Obwohl Abhängigkeit normalerweise mit Toleranz einhergeht, sind sie unterschiedliche Phänomene. Die Abhängigkeit wird maskiert, bis das Opioid von seinen Rezeptoren entfernt wird, entweder durch Absetzen des Arzneimittels oder durch Gabe eines Opioidrezeptorantagonisten wie Naloxon. Eine Entzugs- oder Abstinenzreaktion tritt dann auf. Die Entzugsreaktion ist sehr komplex und umfasst viele Gehirnregionen. Abhängigkeit tritt viel schneller auf als Toleranz, und Naloxon-gefällter Entzug kann nach einer Einzeldosis Morphium beim Menschen gesehen werden.

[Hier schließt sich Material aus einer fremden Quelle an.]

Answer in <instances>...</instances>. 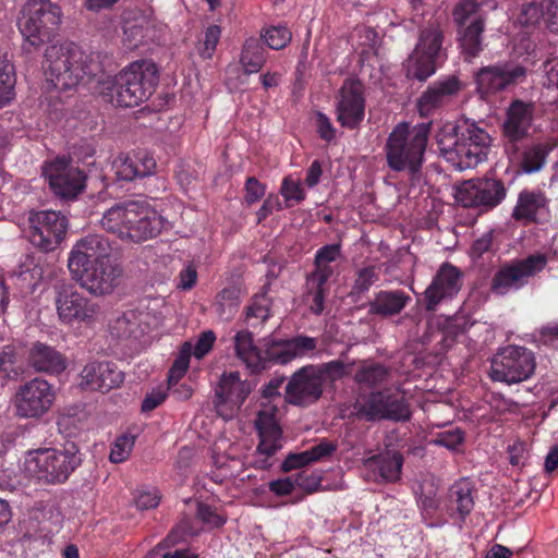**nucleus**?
Returning a JSON list of instances; mask_svg holds the SVG:
<instances>
[{"mask_svg":"<svg viewBox=\"0 0 558 558\" xmlns=\"http://www.w3.org/2000/svg\"><path fill=\"white\" fill-rule=\"evenodd\" d=\"M486 22L481 17L476 21H471L468 25L460 27L459 41L463 58L465 61L471 62L484 49V31Z\"/></svg>","mask_w":558,"mask_h":558,"instance_id":"obj_32","label":"nucleus"},{"mask_svg":"<svg viewBox=\"0 0 558 558\" xmlns=\"http://www.w3.org/2000/svg\"><path fill=\"white\" fill-rule=\"evenodd\" d=\"M403 456L398 451H385L363 461L365 478L375 482L395 483L401 477Z\"/></svg>","mask_w":558,"mask_h":558,"instance_id":"obj_26","label":"nucleus"},{"mask_svg":"<svg viewBox=\"0 0 558 558\" xmlns=\"http://www.w3.org/2000/svg\"><path fill=\"white\" fill-rule=\"evenodd\" d=\"M264 45L279 50L291 41V32L286 26H271L262 35Z\"/></svg>","mask_w":558,"mask_h":558,"instance_id":"obj_51","label":"nucleus"},{"mask_svg":"<svg viewBox=\"0 0 558 558\" xmlns=\"http://www.w3.org/2000/svg\"><path fill=\"white\" fill-rule=\"evenodd\" d=\"M435 140L439 154L459 170L475 168L486 160L492 144L488 132L468 118L444 124Z\"/></svg>","mask_w":558,"mask_h":558,"instance_id":"obj_2","label":"nucleus"},{"mask_svg":"<svg viewBox=\"0 0 558 558\" xmlns=\"http://www.w3.org/2000/svg\"><path fill=\"white\" fill-rule=\"evenodd\" d=\"M507 196V187L497 178H476L462 182L456 190V201L463 207L492 210Z\"/></svg>","mask_w":558,"mask_h":558,"instance_id":"obj_12","label":"nucleus"},{"mask_svg":"<svg viewBox=\"0 0 558 558\" xmlns=\"http://www.w3.org/2000/svg\"><path fill=\"white\" fill-rule=\"evenodd\" d=\"M266 59V49L262 39L251 37L245 40L240 56V63L245 74L259 72Z\"/></svg>","mask_w":558,"mask_h":558,"instance_id":"obj_38","label":"nucleus"},{"mask_svg":"<svg viewBox=\"0 0 558 558\" xmlns=\"http://www.w3.org/2000/svg\"><path fill=\"white\" fill-rule=\"evenodd\" d=\"M463 84L456 76H448L430 84L416 99V110L422 118H429L449 105L462 89Z\"/></svg>","mask_w":558,"mask_h":558,"instance_id":"obj_20","label":"nucleus"},{"mask_svg":"<svg viewBox=\"0 0 558 558\" xmlns=\"http://www.w3.org/2000/svg\"><path fill=\"white\" fill-rule=\"evenodd\" d=\"M390 369L377 362H364L354 375V380L360 385L374 387L388 381Z\"/></svg>","mask_w":558,"mask_h":558,"instance_id":"obj_42","label":"nucleus"},{"mask_svg":"<svg viewBox=\"0 0 558 558\" xmlns=\"http://www.w3.org/2000/svg\"><path fill=\"white\" fill-rule=\"evenodd\" d=\"M533 105L515 100L508 109L507 120L504 123V133L511 142L523 138L531 126Z\"/></svg>","mask_w":558,"mask_h":558,"instance_id":"obj_29","label":"nucleus"},{"mask_svg":"<svg viewBox=\"0 0 558 558\" xmlns=\"http://www.w3.org/2000/svg\"><path fill=\"white\" fill-rule=\"evenodd\" d=\"M250 392V384L241 380L238 372L223 374L215 392L217 413L225 418H232Z\"/></svg>","mask_w":558,"mask_h":558,"instance_id":"obj_19","label":"nucleus"},{"mask_svg":"<svg viewBox=\"0 0 558 558\" xmlns=\"http://www.w3.org/2000/svg\"><path fill=\"white\" fill-rule=\"evenodd\" d=\"M56 305L59 318L65 324L90 323L100 313V307L96 302L72 290L59 292Z\"/></svg>","mask_w":558,"mask_h":558,"instance_id":"obj_21","label":"nucleus"},{"mask_svg":"<svg viewBox=\"0 0 558 558\" xmlns=\"http://www.w3.org/2000/svg\"><path fill=\"white\" fill-rule=\"evenodd\" d=\"M460 288V270L449 263L442 264L424 292L426 311H436V307L444 299L452 298L459 292Z\"/></svg>","mask_w":558,"mask_h":558,"instance_id":"obj_22","label":"nucleus"},{"mask_svg":"<svg viewBox=\"0 0 558 558\" xmlns=\"http://www.w3.org/2000/svg\"><path fill=\"white\" fill-rule=\"evenodd\" d=\"M80 387L107 392L118 387L124 378L123 372L112 362H89L82 369Z\"/></svg>","mask_w":558,"mask_h":558,"instance_id":"obj_23","label":"nucleus"},{"mask_svg":"<svg viewBox=\"0 0 558 558\" xmlns=\"http://www.w3.org/2000/svg\"><path fill=\"white\" fill-rule=\"evenodd\" d=\"M529 69L515 61H502L481 68L475 75L483 95H495L526 81Z\"/></svg>","mask_w":558,"mask_h":558,"instance_id":"obj_14","label":"nucleus"},{"mask_svg":"<svg viewBox=\"0 0 558 558\" xmlns=\"http://www.w3.org/2000/svg\"><path fill=\"white\" fill-rule=\"evenodd\" d=\"M241 303V290L236 286L222 289L215 299V308L219 317L230 320L239 311Z\"/></svg>","mask_w":558,"mask_h":558,"instance_id":"obj_41","label":"nucleus"},{"mask_svg":"<svg viewBox=\"0 0 558 558\" xmlns=\"http://www.w3.org/2000/svg\"><path fill=\"white\" fill-rule=\"evenodd\" d=\"M150 32L149 22L145 17L128 21L123 26V46L134 50L141 46Z\"/></svg>","mask_w":558,"mask_h":558,"instance_id":"obj_43","label":"nucleus"},{"mask_svg":"<svg viewBox=\"0 0 558 558\" xmlns=\"http://www.w3.org/2000/svg\"><path fill=\"white\" fill-rule=\"evenodd\" d=\"M543 70L545 73L543 86L558 89V57L546 61L543 64Z\"/></svg>","mask_w":558,"mask_h":558,"instance_id":"obj_64","label":"nucleus"},{"mask_svg":"<svg viewBox=\"0 0 558 558\" xmlns=\"http://www.w3.org/2000/svg\"><path fill=\"white\" fill-rule=\"evenodd\" d=\"M411 301L403 290H380L368 304V313L380 317L400 314Z\"/></svg>","mask_w":558,"mask_h":558,"instance_id":"obj_30","label":"nucleus"},{"mask_svg":"<svg viewBox=\"0 0 558 558\" xmlns=\"http://www.w3.org/2000/svg\"><path fill=\"white\" fill-rule=\"evenodd\" d=\"M439 60L413 50L403 62V70L408 80L425 82L435 74Z\"/></svg>","mask_w":558,"mask_h":558,"instance_id":"obj_35","label":"nucleus"},{"mask_svg":"<svg viewBox=\"0 0 558 558\" xmlns=\"http://www.w3.org/2000/svg\"><path fill=\"white\" fill-rule=\"evenodd\" d=\"M551 150V147L545 143H536L526 147L522 154L520 167L525 173H533L539 171L546 158Z\"/></svg>","mask_w":558,"mask_h":558,"instance_id":"obj_44","label":"nucleus"},{"mask_svg":"<svg viewBox=\"0 0 558 558\" xmlns=\"http://www.w3.org/2000/svg\"><path fill=\"white\" fill-rule=\"evenodd\" d=\"M157 162L155 158L145 151L132 156L119 154L112 161V170L117 181L132 182L155 174Z\"/></svg>","mask_w":558,"mask_h":558,"instance_id":"obj_24","label":"nucleus"},{"mask_svg":"<svg viewBox=\"0 0 558 558\" xmlns=\"http://www.w3.org/2000/svg\"><path fill=\"white\" fill-rule=\"evenodd\" d=\"M379 280V268L377 266H367L356 271V277L352 287L354 293L361 294Z\"/></svg>","mask_w":558,"mask_h":558,"instance_id":"obj_53","label":"nucleus"},{"mask_svg":"<svg viewBox=\"0 0 558 558\" xmlns=\"http://www.w3.org/2000/svg\"><path fill=\"white\" fill-rule=\"evenodd\" d=\"M473 494L474 484L469 478L454 482L448 493L450 515L458 514L461 521H464L474 508Z\"/></svg>","mask_w":558,"mask_h":558,"instance_id":"obj_31","label":"nucleus"},{"mask_svg":"<svg viewBox=\"0 0 558 558\" xmlns=\"http://www.w3.org/2000/svg\"><path fill=\"white\" fill-rule=\"evenodd\" d=\"M340 257V244H329L320 247L315 254V269L310 274V276H313V282H327L333 274L330 264Z\"/></svg>","mask_w":558,"mask_h":558,"instance_id":"obj_37","label":"nucleus"},{"mask_svg":"<svg viewBox=\"0 0 558 558\" xmlns=\"http://www.w3.org/2000/svg\"><path fill=\"white\" fill-rule=\"evenodd\" d=\"M44 174L50 189L61 198H76L85 189L84 172L78 167L72 166L65 157H58L46 165Z\"/></svg>","mask_w":558,"mask_h":558,"instance_id":"obj_17","label":"nucleus"},{"mask_svg":"<svg viewBox=\"0 0 558 558\" xmlns=\"http://www.w3.org/2000/svg\"><path fill=\"white\" fill-rule=\"evenodd\" d=\"M439 481L433 474H422L414 487L420 508L426 512L434 511L439 506L437 498Z\"/></svg>","mask_w":558,"mask_h":558,"instance_id":"obj_39","label":"nucleus"},{"mask_svg":"<svg viewBox=\"0 0 558 558\" xmlns=\"http://www.w3.org/2000/svg\"><path fill=\"white\" fill-rule=\"evenodd\" d=\"M548 263L546 254L536 253L525 258L505 263L494 274L490 291L496 295H506L518 291L529 283V280L542 272Z\"/></svg>","mask_w":558,"mask_h":558,"instance_id":"obj_11","label":"nucleus"},{"mask_svg":"<svg viewBox=\"0 0 558 558\" xmlns=\"http://www.w3.org/2000/svg\"><path fill=\"white\" fill-rule=\"evenodd\" d=\"M112 242L98 233L87 234L73 245L68 268L80 286L94 295L110 294L123 276V268L112 258Z\"/></svg>","mask_w":558,"mask_h":558,"instance_id":"obj_1","label":"nucleus"},{"mask_svg":"<svg viewBox=\"0 0 558 558\" xmlns=\"http://www.w3.org/2000/svg\"><path fill=\"white\" fill-rule=\"evenodd\" d=\"M221 29L218 25L207 27L204 39L198 47V52L203 59H210L219 41Z\"/></svg>","mask_w":558,"mask_h":558,"instance_id":"obj_56","label":"nucleus"},{"mask_svg":"<svg viewBox=\"0 0 558 558\" xmlns=\"http://www.w3.org/2000/svg\"><path fill=\"white\" fill-rule=\"evenodd\" d=\"M444 31L438 22H429L422 27L418 33V39L413 50L441 60L445 56Z\"/></svg>","mask_w":558,"mask_h":558,"instance_id":"obj_33","label":"nucleus"},{"mask_svg":"<svg viewBox=\"0 0 558 558\" xmlns=\"http://www.w3.org/2000/svg\"><path fill=\"white\" fill-rule=\"evenodd\" d=\"M541 20H545L547 22V13L545 12L543 0L532 1L523 7L521 14L522 23L526 25H535L539 23Z\"/></svg>","mask_w":558,"mask_h":558,"instance_id":"obj_57","label":"nucleus"},{"mask_svg":"<svg viewBox=\"0 0 558 558\" xmlns=\"http://www.w3.org/2000/svg\"><path fill=\"white\" fill-rule=\"evenodd\" d=\"M269 300L265 295H256L246 308V318H259L262 322L269 317Z\"/></svg>","mask_w":558,"mask_h":558,"instance_id":"obj_61","label":"nucleus"},{"mask_svg":"<svg viewBox=\"0 0 558 558\" xmlns=\"http://www.w3.org/2000/svg\"><path fill=\"white\" fill-rule=\"evenodd\" d=\"M82 461L78 446L69 441L61 448L45 447L29 450L24 460V472L39 485H62Z\"/></svg>","mask_w":558,"mask_h":558,"instance_id":"obj_5","label":"nucleus"},{"mask_svg":"<svg viewBox=\"0 0 558 558\" xmlns=\"http://www.w3.org/2000/svg\"><path fill=\"white\" fill-rule=\"evenodd\" d=\"M215 341L216 335L213 330L203 331L198 336L196 343L192 344V355L198 360L203 359L213 349Z\"/></svg>","mask_w":558,"mask_h":558,"instance_id":"obj_62","label":"nucleus"},{"mask_svg":"<svg viewBox=\"0 0 558 558\" xmlns=\"http://www.w3.org/2000/svg\"><path fill=\"white\" fill-rule=\"evenodd\" d=\"M295 486L304 489L307 493L316 492L322 483V476L314 471H301L293 475Z\"/></svg>","mask_w":558,"mask_h":558,"instance_id":"obj_58","label":"nucleus"},{"mask_svg":"<svg viewBox=\"0 0 558 558\" xmlns=\"http://www.w3.org/2000/svg\"><path fill=\"white\" fill-rule=\"evenodd\" d=\"M337 121L341 126L357 128L365 114L364 85L356 77H348L336 95Z\"/></svg>","mask_w":558,"mask_h":558,"instance_id":"obj_16","label":"nucleus"},{"mask_svg":"<svg viewBox=\"0 0 558 558\" xmlns=\"http://www.w3.org/2000/svg\"><path fill=\"white\" fill-rule=\"evenodd\" d=\"M158 70L154 62H132L112 80L101 83V95L120 107H135L147 100L158 84Z\"/></svg>","mask_w":558,"mask_h":558,"instance_id":"obj_4","label":"nucleus"},{"mask_svg":"<svg viewBox=\"0 0 558 558\" xmlns=\"http://www.w3.org/2000/svg\"><path fill=\"white\" fill-rule=\"evenodd\" d=\"M536 367L534 353L520 345H507L498 349L490 361L489 376L493 381L507 385L530 379Z\"/></svg>","mask_w":558,"mask_h":558,"instance_id":"obj_9","label":"nucleus"},{"mask_svg":"<svg viewBox=\"0 0 558 558\" xmlns=\"http://www.w3.org/2000/svg\"><path fill=\"white\" fill-rule=\"evenodd\" d=\"M234 349L236 356L246 365L252 373L264 371L262 350L254 343L253 333L248 330H241L234 336Z\"/></svg>","mask_w":558,"mask_h":558,"instance_id":"obj_34","label":"nucleus"},{"mask_svg":"<svg viewBox=\"0 0 558 558\" xmlns=\"http://www.w3.org/2000/svg\"><path fill=\"white\" fill-rule=\"evenodd\" d=\"M135 444V436L123 434L119 436L112 445L109 460L112 463H121L129 459Z\"/></svg>","mask_w":558,"mask_h":558,"instance_id":"obj_50","label":"nucleus"},{"mask_svg":"<svg viewBox=\"0 0 558 558\" xmlns=\"http://www.w3.org/2000/svg\"><path fill=\"white\" fill-rule=\"evenodd\" d=\"M165 218L149 206L135 202L117 204L106 210L100 226L123 241L141 243L157 236Z\"/></svg>","mask_w":558,"mask_h":558,"instance_id":"obj_3","label":"nucleus"},{"mask_svg":"<svg viewBox=\"0 0 558 558\" xmlns=\"http://www.w3.org/2000/svg\"><path fill=\"white\" fill-rule=\"evenodd\" d=\"M195 531L192 526L190 518L184 517L181 521L170 531L168 536L159 544L161 546H175L185 541L186 536L194 535Z\"/></svg>","mask_w":558,"mask_h":558,"instance_id":"obj_52","label":"nucleus"},{"mask_svg":"<svg viewBox=\"0 0 558 558\" xmlns=\"http://www.w3.org/2000/svg\"><path fill=\"white\" fill-rule=\"evenodd\" d=\"M276 405H266L257 412L255 426L259 436L257 453L272 457L281 448V428L277 422Z\"/></svg>","mask_w":558,"mask_h":558,"instance_id":"obj_25","label":"nucleus"},{"mask_svg":"<svg viewBox=\"0 0 558 558\" xmlns=\"http://www.w3.org/2000/svg\"><path fill=\"white\" fill-rule=\"evenodd\" d=\"M280 193L286 201V206L290 207L292 204H299L305 198V191L301 186V182L287 177L282 181Z\"/></svg>","mask_w":558,"mask_h":558,"instance_id":"obj_55","label":"nucleus"},{"mask_svg":"<svg viewBox=\"0 0 558 558\" xmlns=\"http://www.w3.org/2000/svg\"><path fill=\"white\" fill-rule=\"evenodd\" d=\"M25 374L19 350L11 344L4 345L0 351V375L3 379L17 380Z\"/></svg>","mask_w":558,"mask_h":558,"instance_id":"obj_40","label":"nucleus"},{"mask_svg":"<svg viewBox=\"0 0 558 558\" xmlns=\"http://www.w3.org/2000/svg\"><path fill=\"white\" fill-rule=\"evenodd\" d=\"M452 17L454 23L462 27L471 21H476L477 17L486 22L487 14L482 10V3L476 0H459L452 10Z\"/></svg>","mask_w":558,"mask_h":558,"instance_id":"obj_45","label":"nucleus"},{"mask_svg":"<svg viewBox=\"0 0 558 558\" xmlns=\"http://www.w3.org/2000/svg\"><path fill=\"white\" fill-rule=\"evenodd\" d=\"M313 367L315 368L323 387L325 384L335 383L348 375V366L340 360L313 365Z\"/></svg>","mask_w":558,"mask_h":558,"instance_id":"obj_48","label":"nucleus"},{"mask_svg":"<svg viewBox=\"0 0 558 558\" xmlns=\"http://www.w3.org/2000/svg\"><path fill=\"white\" fill-rule=\"evenodd\" d=\"M29 241L43 252H52L64 240L68 219L60 211L41 210L29 217Z\"/></svg>","mask_w":558,"mask_h":558,"instance_id":"obj_15","label":"nucleus"},{"mask_svg":"<svg viewBox=\"0 0 558 558\" xmlns=\"http://www.w3.org/2000/svg\"><path fill=\"white\" fill-rule=\"evenodd\" d=\"M288 347L293 354V359L302 356L311 351H314L317 347V340L307 336H296L288 339Z\"/></svg>","mask_w":558,"mask_h":558,"instance_id":"obj_59","label":"nucleus"},{"mask_svg":"<svg viewBox=\"0 0 558 558\" xmlns=\"http://www.w3.org/2000/svg\"><path fill=\"white\" fill-rule=\"evenodd\" d=\"M15 82L14 65L7 59H0V108L14 98Z\"/></svg>","mask_w":558,"mask_h":558,"instance_id":"obj_47","label":"nucleus"},{"mask_svg":"<svg viewBox=\"0 0 558 558\" xmlns=\"http://www.w3.org/2000/svg\"><path fill=\"white\" fill-rule=\"evenodd\" d=\"M166 397L167 390L163 387H157L153 389L145 396L141 407L142 411L150 412L155 410L166 400Z\"/></svg>","mask_w":558,"mask_h":558,"instance_id":"obj_63","label":"nucleus"},{"mask_svg":"<svg viewBox=\"0 0 558 558\" xmlns=\"http://www.w3.org/2000/svg\"><path fill=\"white\" fill-rule=\"evenodd\" d=\"M324 388L313 365L294 372L284 388V402L294 407L307 408L323 396Z\"/></svg>","mask_w":558,"mask_h":558,"instance_id":"obj_18","label":"nucleus"},{"mask_svg":"<svg viewBox=\"0 0 558 558\" xmlns=\"http://www.w3.org/2000/svg\"><path fill=\"white\" fill-rule=\"evenodd\" d=\"M94 64L74 43L51 45L45 52V73L47 82L56 89L68 90L80 83L89 81L94 73Z\"/></svg>","mask_w":558,"mask_h":558,"instance_id":"obj_7","label":"nucleus"},{"mask_svg":"<svg viewBox=\"0 0 558 558\" xmlns=\"http://www.w3.org/2000/svg\"><path fill=\"white\" fill-rule=\"evenodd\" d=\"M354 409L359 417L368 422L379 420L405 422L411 417L410 405L404 393L392 389L368 393L355 402Z\"/></svg>","mask_w":558,"mask_h":558,"instance_id":"obj_10","label":"nucleus"},{"mask_svg":"<svg viewBox=\"0 0 558 558\" xmlns=\"http://www.w3.org/2000/svg\"><path fill=\"white\" fill-rule=\"evenodd\" d=\"M439 60L413 50L403 62V70L408 80L425 82L435 74Z\"/></svg>","mask_w":558,"mask_h":558,"instance_id":"obj_36","label":"nucleus"},{"mask_svg":"<svg viewBox=\"0 0 558 558\" xmlns=\"http://www.w3.org/2000/svg\"><path fill=\"white\" fill-rule=\"evenodd\" d=\"M263 347L264 352L262 359L264 360V369L267 368L268 362L284 365L293 360V354L288 347V339H265Z\"/></svg>","mask_w":558,"mask_h":558,"instance_id":"obj_46","label":"nucleus"},{"mask_svg":"<svg viewBox=\"0 0 558 558\" xmlns=\"http://www.w3.org/2000/svg\"><path fill=\"white\" fill-rule=\"evenodd\" d=\"M56 399L53 386L44 378H33L21 385L14 397L15 414L23 418H39L52 407Z\"/></svg>","mask_w":558,"mask_h":558,"instance_id":"obj_13","label":"nucleus"},{"mask_svg":"<svg viewBox=\"0 0 558 558\" xmlns=\"http://www.w3.org/2000/svg\"><path fill=\"white\" fill-rule=\"evenodd\" d=\"M61 9L50 0H28L19 20L23 51L32 53L50 41L61 23Z\"/></svg>","mask_w":558,"mask_h":558,"instance_id":"obj_8","label":"nucleus"},{"mask_svg":"<svg viewBox=\"0 0 558 558\" xmlns=\"http://www.w3.org/2000/svg\"><path fill=\"white\" fill-rule=\"evenodd\" d=\"M28 365L38 373L60 374L66 368L65 356L53 347L35 342L28 351Z\"/></svg>","mask_w":558,"mask_h":558,"instance_id":"obj_28","label":"nucleus"},{"mask_svg":"<svg viewBox=\"0 0 558 558\" xmlns=\"http://www.w3.org/2000/svg\"><path fill=\"white\" fill-rule=\"evenodd\" d=\"M548 199L541 191L523 190L519 193L511 217L525 223H541L548 217Z\"/></svg>","mask_w":558,"mask_h":558,"instance_id":"obj_27","label":"nucleus"},{"mask_svg":"<svg viewBox=\"0 0 558 558\" xmlns=\"http://www.w3.org/2000/svg\"><path fill=\"white\" fill-rule=\"evenodd\" d=\"M306 291L312 296L311 311L319 315L324 311V301L327 292L326 282H313V276H307Z\"/></svg>","mask_w":558,"mask_h":558,"instance_id":"obj_54","label":"nucleus"},{"mask_svg":"<svg viewBox=\"0 0 558 558\" xmlns=\"http://www.w3.org/2000/svg\"><path fill=\"white\" fill-rule=\"evenodd\" d=\"M430 122L414 126L402 122L389 134L386 145V160L393 171H408L412 179L420 173L426 150Z\"/></svg>","mask_w":558,"mask_h":558,"instance_id":"obj_6","label":"nucleus"},{"mask_svg":"<svg viewBox=\"0 0 558 558\" xmlns=\"http://www.w3.org/2000/svg\"><path fill=\"white\" fill-rule=\"evenodd\" d=\"M244 191V203L251 206L264 197L266 185L260 183L255 177H248L245 182Z\"/></svg>","mask_w":558,"mask_h":558,"instance_id":"obj_60","label":"nucleus"},{"mask_svg":"<svg viewBox=\"0 0 558 558\" xmlns=\"http://www.w3.org/2000/svg\"><path fill=\"white\" fill-rule=\"evenodd\" d=\"M192 355V343L190 341H185L178 356L175 357L171 368L168 374V385L171 386L177 384L187 372L190 365V359Z\"/></svg>","mask_w":558,"mask_h":558,"instance_id":"obj_49","label":"nucleus"}]
</instances>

Adenylatcyclase ist seit langem mit dem Opioidentzug verbunden, und eine erhöhte Adenylatcyclase-Aktivität nach chronischer Morphinbehandlung wurde im Locus ceruleus beobachtet, einer zentralen noradrenergen Zellgruppe, von der angenommen wird, dass sie eine wichtige Rolle beim Opioidentzug spielt. Die Mechanismen, die in anderen Gehirnregionen beteiligt sind, müssen jedoch noch aufgeklärt werden.

Schlussfolgerung
Die Hemmung der Neurotransmitterfreisetzung wird als der Hauptwirkungsmechanismus angesehen, der für die klinischen Wirkungen von Opioiden verantwortlich ist. Trotz umfangreicher Untersuchungen ist das Verständnis der zellulären Wirkungen von Morphin und anderen Opioiden unvollständig. Dies ist überraschend für eine Gruppe von Medikamenten mit solch starken Wirkungen und spiegelt die Komplexität der Mechanismen wider, die an der Freisetzung von Neurotransmittern beteiligt sind. Die Bestätigung aktueller Hypothesen zu Mechanismen der Opioidhemmung der Neurotransmitterfreisetzung muss auf die Anwendung verfeinerter Techniken warten. Jüngste Fortschritte in der Molekularbiologie von Opioidrezeptoren versprechen signifikante Fortschritte in der Opioidpharmakologie und sollten die Entdeckung von Opioiden mit selektiveren Wirkungen unterstützen.

Weiterführende Literatur
Akil H, Simon EJ, Herausgeber. Opioide I und II. Handbuch der experimentellen Pharmakologie. Berlin: Springer-Verlag, 1993; Bd. 104.

Reisine T, Glocke GI. Molekularbiologie von Opioidrezeptoren. Trends Neurosci 1993;16:506-10.

Dickenson AH. Wo und wie wirken Opioide? Der 7. Weltkongress über Schmerzen. In: Gebhart GF, Hammond DL, Jensen TS, Herausgeber. Schmerzforschung und -management, Vol. 2. Seattle: IASP Press, 1994: 525-52.